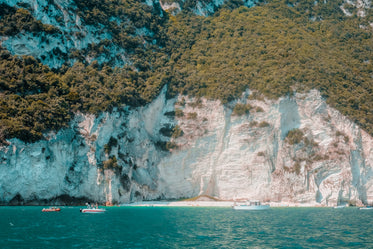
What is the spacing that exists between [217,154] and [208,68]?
65.7ft

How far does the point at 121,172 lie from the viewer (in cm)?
6294

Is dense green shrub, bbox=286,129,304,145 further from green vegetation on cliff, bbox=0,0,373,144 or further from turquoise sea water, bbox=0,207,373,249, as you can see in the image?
turquoise sea water, bbox=0,207,373,249

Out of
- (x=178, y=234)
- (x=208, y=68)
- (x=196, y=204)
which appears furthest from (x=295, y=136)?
(x=178, y=234)

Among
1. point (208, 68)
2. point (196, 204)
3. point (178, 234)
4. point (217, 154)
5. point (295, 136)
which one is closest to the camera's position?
point (178, 234)

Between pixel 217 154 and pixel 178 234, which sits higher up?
pixel 217 154

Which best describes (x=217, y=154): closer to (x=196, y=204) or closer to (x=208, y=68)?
(x=196, y=204)

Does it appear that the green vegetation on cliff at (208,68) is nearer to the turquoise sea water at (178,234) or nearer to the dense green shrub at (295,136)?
the dense green shrub at (295,136)

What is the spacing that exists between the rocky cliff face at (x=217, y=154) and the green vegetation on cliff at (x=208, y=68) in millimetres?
2546

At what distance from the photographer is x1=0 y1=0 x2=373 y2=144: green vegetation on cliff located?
193 ft

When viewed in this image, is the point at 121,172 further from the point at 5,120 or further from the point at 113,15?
the point at 113,15

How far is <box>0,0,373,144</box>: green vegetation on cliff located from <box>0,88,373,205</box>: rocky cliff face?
2546 mm

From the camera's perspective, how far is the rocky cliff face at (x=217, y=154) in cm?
6053

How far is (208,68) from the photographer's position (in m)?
81.0

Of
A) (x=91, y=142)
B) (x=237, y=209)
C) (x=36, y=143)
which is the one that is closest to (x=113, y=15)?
(x=91, y=142)
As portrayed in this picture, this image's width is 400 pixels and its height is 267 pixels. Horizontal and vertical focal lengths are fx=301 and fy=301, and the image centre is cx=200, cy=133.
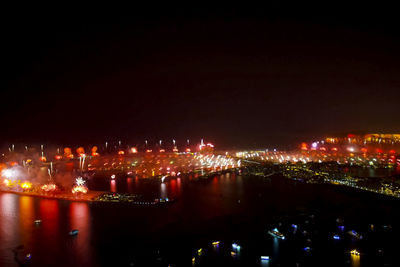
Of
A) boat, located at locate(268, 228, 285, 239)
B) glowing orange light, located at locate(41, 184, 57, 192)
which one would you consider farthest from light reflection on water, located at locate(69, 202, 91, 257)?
boat, located at locate(268, 228, 285, 239)

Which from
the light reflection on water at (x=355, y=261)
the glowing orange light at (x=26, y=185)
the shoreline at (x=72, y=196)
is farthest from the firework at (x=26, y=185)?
the light reflection on water at (x=355, y=261)

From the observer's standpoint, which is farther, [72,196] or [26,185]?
[26,185]

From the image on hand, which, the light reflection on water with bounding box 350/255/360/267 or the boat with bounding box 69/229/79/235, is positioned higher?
the boat with bounding box 69/229/79/235

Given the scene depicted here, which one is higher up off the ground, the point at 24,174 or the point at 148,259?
the point at 24,174

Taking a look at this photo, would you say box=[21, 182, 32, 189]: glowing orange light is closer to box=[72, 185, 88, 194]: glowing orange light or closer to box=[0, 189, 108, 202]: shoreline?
box=[0, 189, 108, 202]: shoreline

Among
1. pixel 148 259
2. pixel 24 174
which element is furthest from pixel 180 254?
pixel 24 174

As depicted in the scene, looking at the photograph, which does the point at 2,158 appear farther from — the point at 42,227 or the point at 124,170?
the point at 42,227

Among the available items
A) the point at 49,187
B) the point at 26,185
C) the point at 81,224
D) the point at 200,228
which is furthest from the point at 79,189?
the point at 200,228

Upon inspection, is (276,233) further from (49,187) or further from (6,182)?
(6,182)
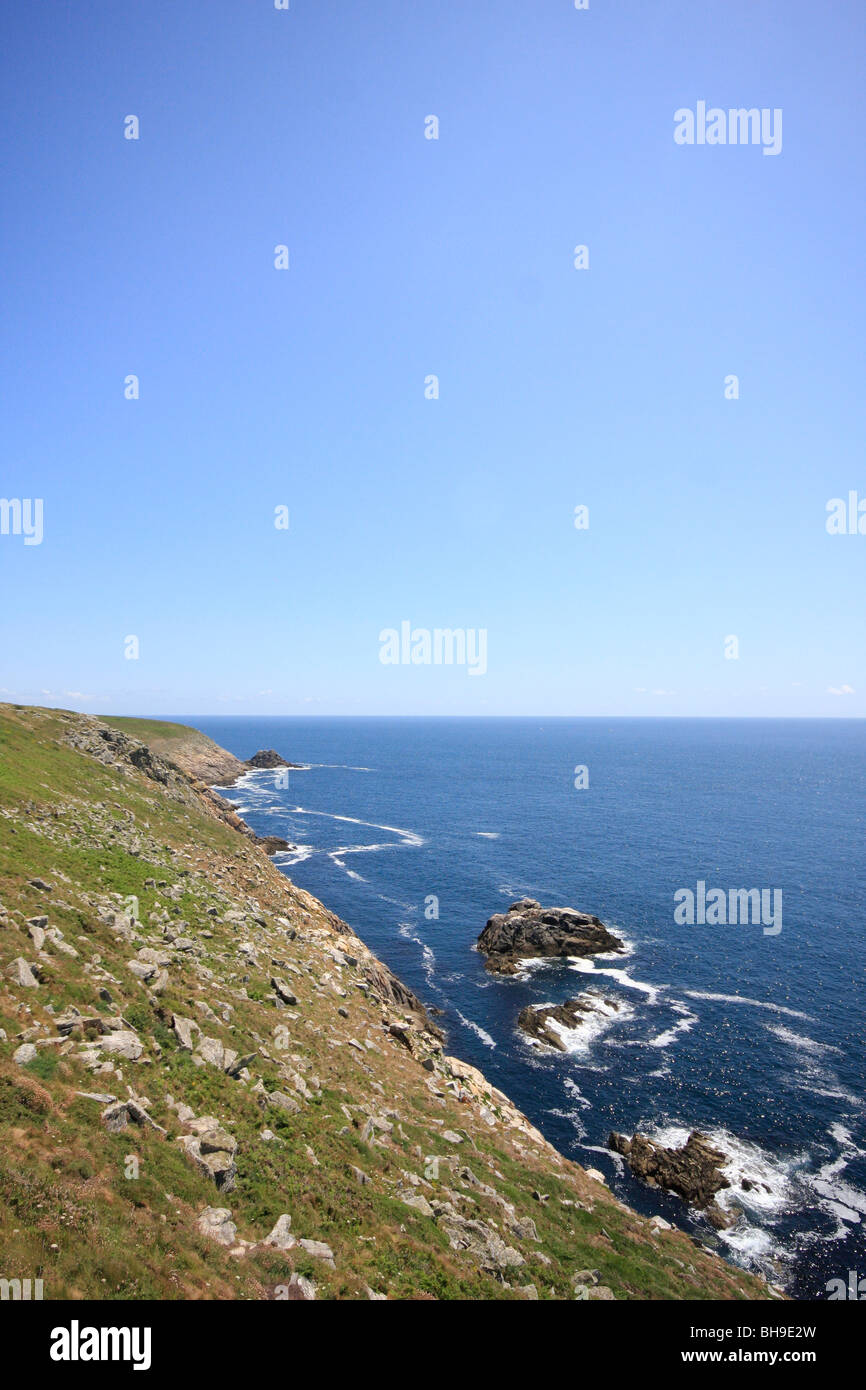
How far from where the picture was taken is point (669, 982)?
60594mm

→ Directions for this task: Write out the full listing verbatim, excluding its pictures.

→ Task result:
What is the spacing that exists between [217,154] and [208,68]?
65.7ft

How far does the point at 121,172 lie from the viewer (in cm)?
6294

Is dense green shrub, bbox=286,129,304,145 further from green vegetation on cliff, bbox=0,0,373,144 or further from turquoise sea water, bbox=0,207,373,249, as you can see in the image?
turquoise sea water, bbox=0,207,373,249

Out of
- (x=178, y=234)
- (x=208, y=68)
- (x=196, y=204)
which appears furthest from (x=295, y=136)?
(x=178, y=234)

Among
1. point (208, 68)
2. point (196, 204)
3. point (178, 234)
4. point (217, 154)
5. point (295, 136)
which one is closest to the camera's position?
point (178, 234)

Between pixel 217 154 and pixel 178 234, which sits higher up?
pixel 217 154

Which best describes (x=217, y=154): closer to (x=196, y=204) or closer to (x=208, y=68)?
(x=196, y=204)

Does it appear that the green vegetation on cliff at (208,68) is nearer to the turquoise sea water at (178,234) or nearer to the dense green shrub at (295,136)?
the dense green shrub at (295,136)

What is the spacing that exists between the rocky cliff face at (x=217, y=154) and the green vegetation on cliff at (x=208, y=68) in millimetres?
2546

At what distance from the photographer is x1=0 y1=0 x2=373 y2=144: green vegetation on cliff located?
193 ft

When viewed in this image, is the point at 121,172 further from the point at 5,120 or further from the point at 113,15?
the point at 113,15

How far is <box>0,0,373,144</box>: green vegetation on cliff located from <box>0,88,373,205</box>: rocky cliff face?
2546 mm

From the camera's perspective, how far is the rocky cliff face at (x=217, y=154) in cm?
6053

How far is (208,68) from the photographer's position (in m)?
81.0

Of
A) (x=91, y=142)
B) (x=237, y=209)
C) (x=36, y=143)
which is the one that is closest to (x=113, y=15)?
(x=91, y=142)
As portrayed in this picture, this image's width is 400 pixels and its height is 267 pixels. Horizontal and vertical focal lengths are fx=301 and fy=301, and the image centre is cx=200, cy=133.
Of
A) boat, located at locate(268, 228, 285, 239)
B) glowing orange light, located at locate(41, 184, 57, 192)
which one would you consider farthest from light reflection on water, located at locate(69, 202, 91, 257)?
boat, located at locate(268, 228, 285, 239)

Which from
the light reflection on water at (x=355, y=261)
the glowing orange light at (x=26, y=185)
the shoreline at (x=72, y=196)
is farthest from the firework at (x=26, y=185)?
the light reflection on water at (x=355, y=261)

From the observer's standpoint, which is farther, [72,196] or [26,185]?
[26,185]

From the image on hand, which, the light reflection on water with bounding box 350/255/360/267 or the boat with bounding box 69/229/79/235, is positioned higher?
the boat with bounding box 69/229/79/235

Given the scene depicted here, which one is higher up off the ground, the point at 24,174 or the point at 148,259?
the point at 24,174

Taking a look at this photo, would you say box=[21, 182, 32, 189]: glowing orange light is closer to box=[72, 185, 88, 194]: glowing orange light or closer to box=[0, 189, 108, 202]: shoreline?
box=[0, 189, 108, 202]: shoreline

Among
1. pixel 148 259
2. pixel 24 174
which element is furthest from pixel 180 254?
pixel 24 174

As depicted in the scene, looking at the photograph, which does the point at 2,158 appear farther from — the point at 42,227 or the point at 124,170?
the point at 42,227

Among the available items
A) the point at 49,187
B) the point at 26,185
C) the point at 81,224
D) the point at 200,228
which is furthest from the point at 79,189?
the point at 200,228

Upon inspection, is (276,233) further from (49,187) or further from (6,182)?
(6,182)
How far from where the picture was taken is point (669, 982)?
60594mm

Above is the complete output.